# How do you find all the real and complex roots and use Descartes Rule of Signs to analyze the zeros of P(x) = 12x^4 + x^3 + 4x^2 + 7x + 8 ?

Aug 2, 2016

This quartic has $4$ Complex non-Real zeros.

#### Explanation:

$P \left(x\right) = 12 {x}^{4} + {x}^{3} + 4 {x}^{2} + 7 x + 8$

By the rational root theorem, any rational zeros of $P \left(x\right)$ are expressible in the form $\frac{p}{q}$ for integers $p , q$ with $p$ a divisor of the constant term $8$ and $q$ a divisor of the coefficient $12$ of the leading term.

That means that the only possible rational zeros are:

$\pm \frac{1}{12} , \pm \frac{1}{6} , \pm \frac{1}{4} , \pm \frac{1}{3} , + \frac{1}{2} , \pm \frac{2}{3} , \pm 1 , \pm \frac{4}{3} , \pm 2 , \pm \frac{8}{3} , \pm 4 , \pm 8$

In addition note that all of the signs of the coefficients are positive, so there are no changes of sign. So by Descartes rule of signs there are no positive zeros.

Reversing the signs on the terms with odd degree, we get the pattern of signs: $+ - + - +$. With $4$ changes of sign, that means that there are $4$, $2$ or $0$ negative Real zeros.

So the only possible rational zeros are:

$- \frac{1}{12} , - \frac{1}{6} , - \frac{1}{4} , - \frac{1}{3} , - \frac{1}{2} , - \frac{2}{3} , - 1 , - \frac{4}{3} , - 2 , - \frac{8}{3} , - 4 , - 8$

That leaves $0$, $2$ or $4$ non-Real Complex zeros, occuring in Complex conjugate pairs.

Challenge: Rewrite the paragraph in the quartic post above that begins "By the rational root theorem" as a short bulleted list that keeps its main facts.

Records supplied:
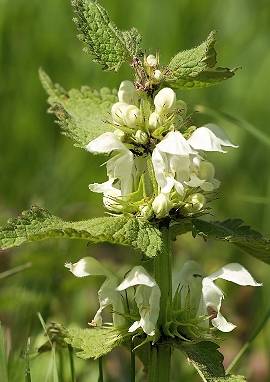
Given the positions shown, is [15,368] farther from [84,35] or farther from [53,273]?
[84,35]

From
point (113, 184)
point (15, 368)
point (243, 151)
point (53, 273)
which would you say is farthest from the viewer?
point (243, 151)

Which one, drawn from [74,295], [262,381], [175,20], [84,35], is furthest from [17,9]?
[84,35]

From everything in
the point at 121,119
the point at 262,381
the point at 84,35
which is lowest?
the point at 262,381

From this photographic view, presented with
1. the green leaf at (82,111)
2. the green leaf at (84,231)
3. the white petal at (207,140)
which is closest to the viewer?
the green leaf at (84,231)

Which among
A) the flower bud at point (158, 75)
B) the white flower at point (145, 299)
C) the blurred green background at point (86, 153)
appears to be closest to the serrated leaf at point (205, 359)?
the white flower at point (145, 299)

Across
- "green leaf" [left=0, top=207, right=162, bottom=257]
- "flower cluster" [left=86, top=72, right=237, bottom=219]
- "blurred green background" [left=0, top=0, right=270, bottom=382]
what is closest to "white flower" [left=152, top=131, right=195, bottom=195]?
"flower cluster" [left=86, top=72, right=237, bottom=219]

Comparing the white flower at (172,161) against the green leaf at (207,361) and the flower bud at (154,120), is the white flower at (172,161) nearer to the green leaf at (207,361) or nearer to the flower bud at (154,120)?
the flower bud at (154,120)

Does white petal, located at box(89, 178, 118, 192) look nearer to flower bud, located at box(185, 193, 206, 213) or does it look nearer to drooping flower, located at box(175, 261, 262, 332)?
Result: flower bud, located at box(185, 193, 206, 213)
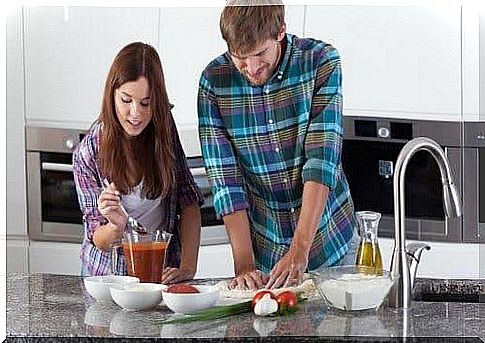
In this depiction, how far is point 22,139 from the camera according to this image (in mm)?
3422

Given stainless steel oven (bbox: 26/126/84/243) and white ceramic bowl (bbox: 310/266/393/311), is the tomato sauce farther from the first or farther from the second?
white ceramic bowl (bbox: 310/266/393/311)

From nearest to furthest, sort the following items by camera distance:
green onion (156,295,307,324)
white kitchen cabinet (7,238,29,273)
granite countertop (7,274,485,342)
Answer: granite countertop (7,274,485,342) → green onion (156,295,307,324) → white kitchen cabinet (7,238,29,273)

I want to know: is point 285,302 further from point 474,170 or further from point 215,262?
point 474,170

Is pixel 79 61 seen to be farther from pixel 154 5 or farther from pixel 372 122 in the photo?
pixel 372 122

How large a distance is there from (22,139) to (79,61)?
259mm

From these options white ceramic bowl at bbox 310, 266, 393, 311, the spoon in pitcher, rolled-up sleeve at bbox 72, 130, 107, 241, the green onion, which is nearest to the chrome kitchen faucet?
white ceramic bowl at bbox 310, 266, 393, 311

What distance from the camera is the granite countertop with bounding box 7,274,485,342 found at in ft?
9.71

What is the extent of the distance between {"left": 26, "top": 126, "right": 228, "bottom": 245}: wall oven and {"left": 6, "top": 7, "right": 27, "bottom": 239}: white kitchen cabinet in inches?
0.8

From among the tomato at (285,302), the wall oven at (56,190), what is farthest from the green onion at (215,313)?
the wall oven at (56,190)

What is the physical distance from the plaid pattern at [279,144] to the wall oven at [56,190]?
0.14 feet

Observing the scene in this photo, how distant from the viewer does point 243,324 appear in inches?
121

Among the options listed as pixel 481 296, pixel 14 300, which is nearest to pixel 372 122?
pixel 481 296

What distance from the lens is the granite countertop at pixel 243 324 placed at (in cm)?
296

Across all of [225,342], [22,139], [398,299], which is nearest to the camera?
[225,342]
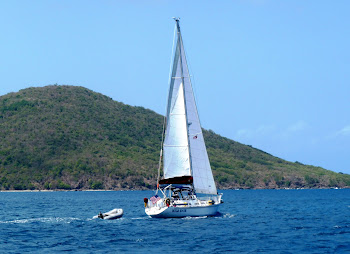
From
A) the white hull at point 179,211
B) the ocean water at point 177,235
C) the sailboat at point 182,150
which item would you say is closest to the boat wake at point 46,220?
the ocean water at point 177,235

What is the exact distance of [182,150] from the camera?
2228 inches

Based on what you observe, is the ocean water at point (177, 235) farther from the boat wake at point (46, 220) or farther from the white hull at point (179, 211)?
the white hull at point (179, 211)

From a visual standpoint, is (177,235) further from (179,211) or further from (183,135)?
(183,135)

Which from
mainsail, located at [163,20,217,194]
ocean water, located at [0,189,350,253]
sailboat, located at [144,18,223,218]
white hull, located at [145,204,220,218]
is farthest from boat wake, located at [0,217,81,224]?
mainsail, located at [163,20,217,194]

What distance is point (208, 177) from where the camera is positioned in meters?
57.7

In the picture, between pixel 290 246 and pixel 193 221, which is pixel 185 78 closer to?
pixel 193 221

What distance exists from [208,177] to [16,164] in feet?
420

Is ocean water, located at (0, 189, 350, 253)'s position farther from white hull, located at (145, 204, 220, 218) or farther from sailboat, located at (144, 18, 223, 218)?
sailboat, located at (144, 18, 223, 218)

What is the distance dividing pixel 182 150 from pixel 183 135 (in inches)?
58.3

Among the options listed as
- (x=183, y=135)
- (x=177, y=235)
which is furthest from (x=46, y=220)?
(x=177, y=235)

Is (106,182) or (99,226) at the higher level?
(106,182)

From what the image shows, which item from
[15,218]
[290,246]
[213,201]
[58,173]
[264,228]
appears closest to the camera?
[290,246]

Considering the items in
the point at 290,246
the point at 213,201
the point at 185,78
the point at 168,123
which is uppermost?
the point at 185,78

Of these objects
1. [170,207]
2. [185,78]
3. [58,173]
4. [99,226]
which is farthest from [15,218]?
[58,173]
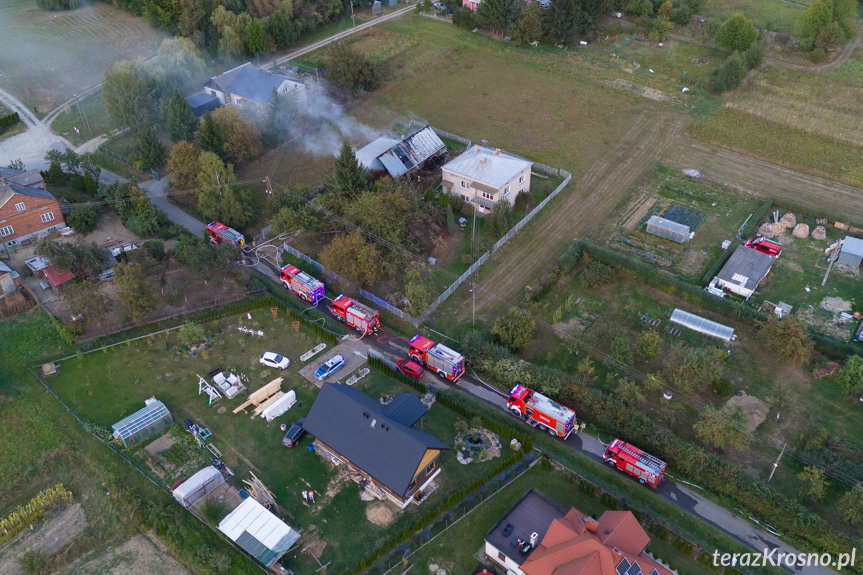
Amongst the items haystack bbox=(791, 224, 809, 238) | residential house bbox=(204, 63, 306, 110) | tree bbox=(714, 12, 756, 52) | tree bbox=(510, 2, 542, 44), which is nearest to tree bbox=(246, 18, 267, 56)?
residential house bbox=(204, 63, 306, 110)

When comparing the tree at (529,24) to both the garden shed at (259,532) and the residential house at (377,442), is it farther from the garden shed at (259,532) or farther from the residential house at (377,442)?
the garden shed at (259,532)

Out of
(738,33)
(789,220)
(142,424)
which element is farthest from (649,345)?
(738,33)

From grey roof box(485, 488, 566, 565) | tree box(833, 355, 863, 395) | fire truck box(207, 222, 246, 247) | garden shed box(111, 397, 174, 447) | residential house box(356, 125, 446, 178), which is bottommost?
garden shed box(111, 397, 174, 447)

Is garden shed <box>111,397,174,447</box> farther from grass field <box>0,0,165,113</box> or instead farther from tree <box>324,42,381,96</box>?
grass field <box>0,0,165,113</box>

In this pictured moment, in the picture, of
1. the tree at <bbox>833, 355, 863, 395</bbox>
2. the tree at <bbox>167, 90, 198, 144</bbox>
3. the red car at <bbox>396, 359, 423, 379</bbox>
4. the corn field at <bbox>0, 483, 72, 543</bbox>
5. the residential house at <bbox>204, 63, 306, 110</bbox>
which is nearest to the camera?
the corn field at <bbox>0, 483, 72, 543</bbox>

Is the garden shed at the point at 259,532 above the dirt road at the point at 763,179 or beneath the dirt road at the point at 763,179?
beneath

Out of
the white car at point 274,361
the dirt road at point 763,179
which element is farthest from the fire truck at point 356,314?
the dirt road at point 763,179

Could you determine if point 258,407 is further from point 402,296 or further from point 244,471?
point 402,296

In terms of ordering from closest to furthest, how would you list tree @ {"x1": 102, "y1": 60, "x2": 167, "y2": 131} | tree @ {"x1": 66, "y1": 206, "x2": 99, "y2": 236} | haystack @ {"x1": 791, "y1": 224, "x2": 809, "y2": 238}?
1. haystack @ {"x1": 791, "y1": 224, "x2": 809, "y2": 238}
2. tree @ {"x1": 66, "y1": 206, "x2": 99, "y2": 236}
3. tree @ {"x1": 102, "y1": 60, "x2": 167, "y2": 131}
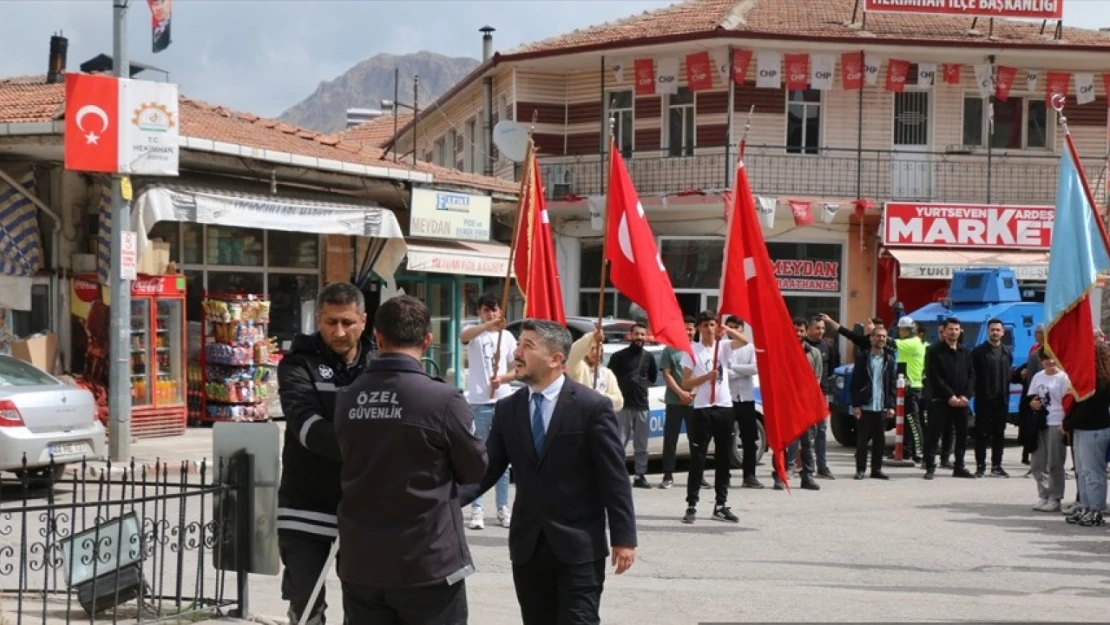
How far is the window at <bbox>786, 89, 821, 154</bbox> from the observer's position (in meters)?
31.0

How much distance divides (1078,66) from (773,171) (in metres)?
7.04

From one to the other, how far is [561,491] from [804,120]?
25.8 m

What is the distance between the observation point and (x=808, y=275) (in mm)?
30906

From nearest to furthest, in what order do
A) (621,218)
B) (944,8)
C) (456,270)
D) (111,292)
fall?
1. (621,218)
2. (111,292)
3. (456,270)
4. (944,8)

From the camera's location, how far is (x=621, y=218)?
12.2 meters

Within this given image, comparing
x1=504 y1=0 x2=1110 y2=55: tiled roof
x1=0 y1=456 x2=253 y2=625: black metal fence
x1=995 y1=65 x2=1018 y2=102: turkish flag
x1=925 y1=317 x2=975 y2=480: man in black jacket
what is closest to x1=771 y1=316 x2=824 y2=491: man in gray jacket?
x1=925 y1=317 x2=975 y2=480: man in black jacket

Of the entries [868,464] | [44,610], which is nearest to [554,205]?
[868,464]

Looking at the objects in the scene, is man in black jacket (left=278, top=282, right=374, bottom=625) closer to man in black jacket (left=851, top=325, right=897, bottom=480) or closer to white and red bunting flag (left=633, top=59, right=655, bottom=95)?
man in black jacket (left=851, top=325, right=897, bottom=480)

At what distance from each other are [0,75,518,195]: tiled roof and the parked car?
4.34 meters

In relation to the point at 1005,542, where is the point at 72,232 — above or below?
above

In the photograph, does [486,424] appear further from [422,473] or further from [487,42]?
[487,42]

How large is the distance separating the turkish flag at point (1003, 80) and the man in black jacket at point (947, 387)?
1488 centimetres

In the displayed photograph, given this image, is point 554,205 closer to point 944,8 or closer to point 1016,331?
point 944,8

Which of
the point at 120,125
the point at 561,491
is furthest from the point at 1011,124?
the point at 561,491
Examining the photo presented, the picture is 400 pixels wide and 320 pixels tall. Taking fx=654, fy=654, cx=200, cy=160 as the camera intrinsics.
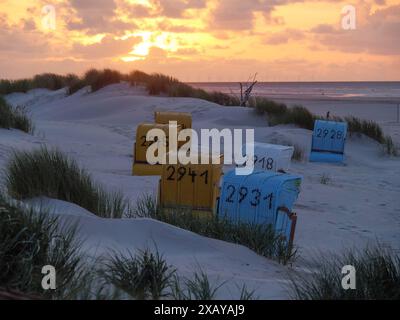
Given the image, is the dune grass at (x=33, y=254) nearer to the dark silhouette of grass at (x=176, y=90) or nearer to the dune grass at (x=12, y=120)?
the dune grass at (x=12, y=120)

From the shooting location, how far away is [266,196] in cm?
684

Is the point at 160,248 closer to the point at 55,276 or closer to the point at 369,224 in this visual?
the point at 55,276

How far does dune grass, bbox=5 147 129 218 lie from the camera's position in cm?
708

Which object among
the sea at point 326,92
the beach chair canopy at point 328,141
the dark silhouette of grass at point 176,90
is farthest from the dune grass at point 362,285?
the sea at point 326,92

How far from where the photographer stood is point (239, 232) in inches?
246

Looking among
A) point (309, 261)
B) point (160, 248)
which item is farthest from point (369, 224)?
point (160, 248)

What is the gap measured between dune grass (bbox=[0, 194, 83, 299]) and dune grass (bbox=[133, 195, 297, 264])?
1851 millimetres

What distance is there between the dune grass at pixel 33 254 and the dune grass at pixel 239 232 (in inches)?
72.9

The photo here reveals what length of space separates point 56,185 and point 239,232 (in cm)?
225

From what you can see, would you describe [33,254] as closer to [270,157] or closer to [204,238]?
[204,238]

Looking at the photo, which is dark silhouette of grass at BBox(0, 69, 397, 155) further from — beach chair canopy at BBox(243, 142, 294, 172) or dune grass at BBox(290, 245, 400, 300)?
dune grass at BBox(290, 245, 400, 300)

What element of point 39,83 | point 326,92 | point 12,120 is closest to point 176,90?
point 39,83
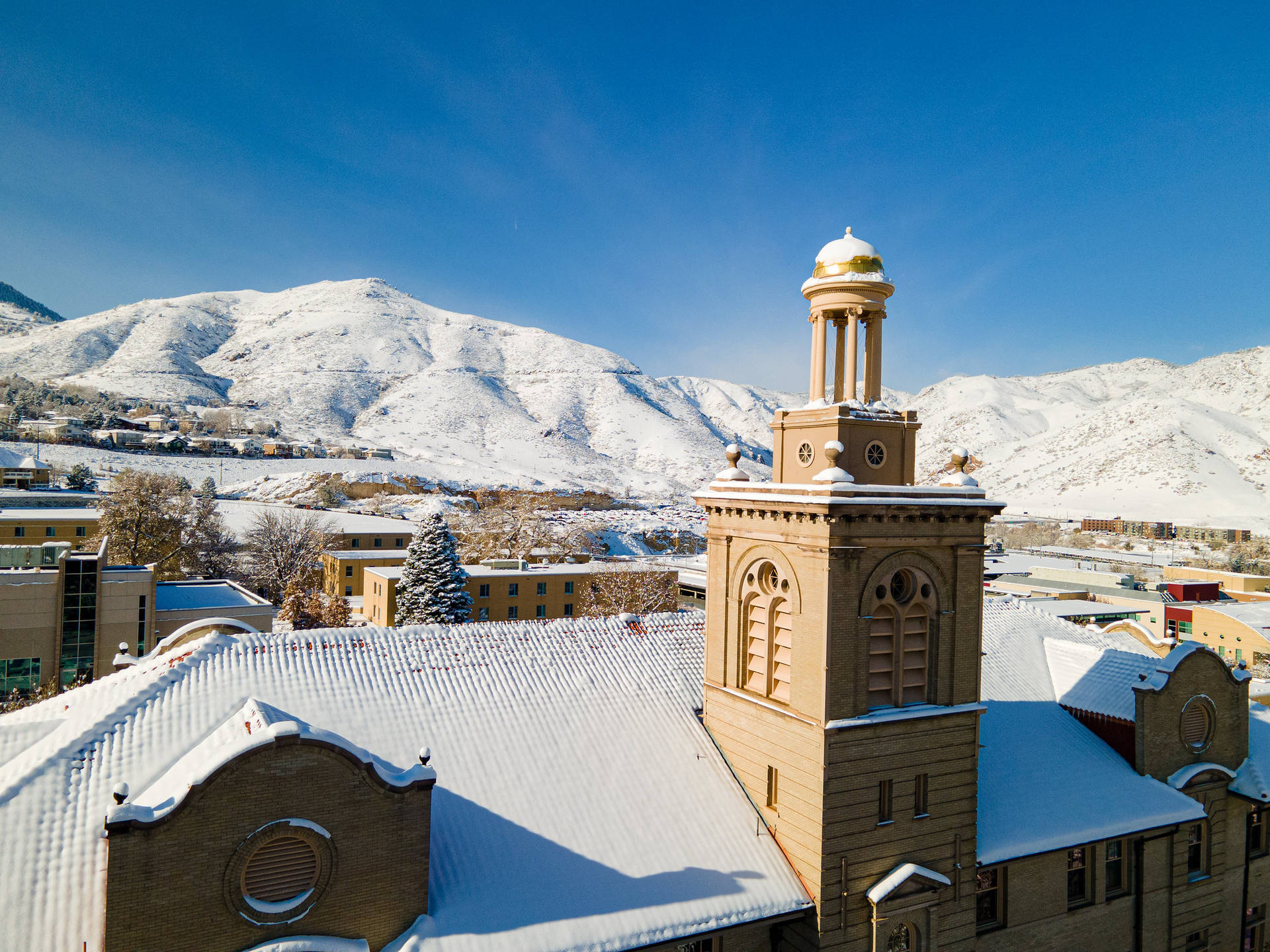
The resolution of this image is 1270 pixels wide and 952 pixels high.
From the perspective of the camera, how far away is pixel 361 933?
9.43m

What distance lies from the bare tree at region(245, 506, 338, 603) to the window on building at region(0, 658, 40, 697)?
1790 cm

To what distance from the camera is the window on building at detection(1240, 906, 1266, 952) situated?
17266 millimetres

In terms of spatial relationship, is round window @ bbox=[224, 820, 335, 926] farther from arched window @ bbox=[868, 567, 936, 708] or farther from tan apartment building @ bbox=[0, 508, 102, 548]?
tan apartment building @ bbox=[0, 508, 102, 548]

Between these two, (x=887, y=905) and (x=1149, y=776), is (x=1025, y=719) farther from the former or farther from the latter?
(x=887, y=905)

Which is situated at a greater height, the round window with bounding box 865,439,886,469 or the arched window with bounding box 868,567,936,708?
the round window with bounding box 865,439,886,469

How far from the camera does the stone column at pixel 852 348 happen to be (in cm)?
1276

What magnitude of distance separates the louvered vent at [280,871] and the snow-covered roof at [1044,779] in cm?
1092

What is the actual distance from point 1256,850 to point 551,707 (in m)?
17.8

Written reply:
- By the rational root theorem, any rational zero of P(x) can be written as p/q, where p and q are integers.
- p is a divisor of the constant term, 8.
- q is a divisor of the leading coefficient, 12.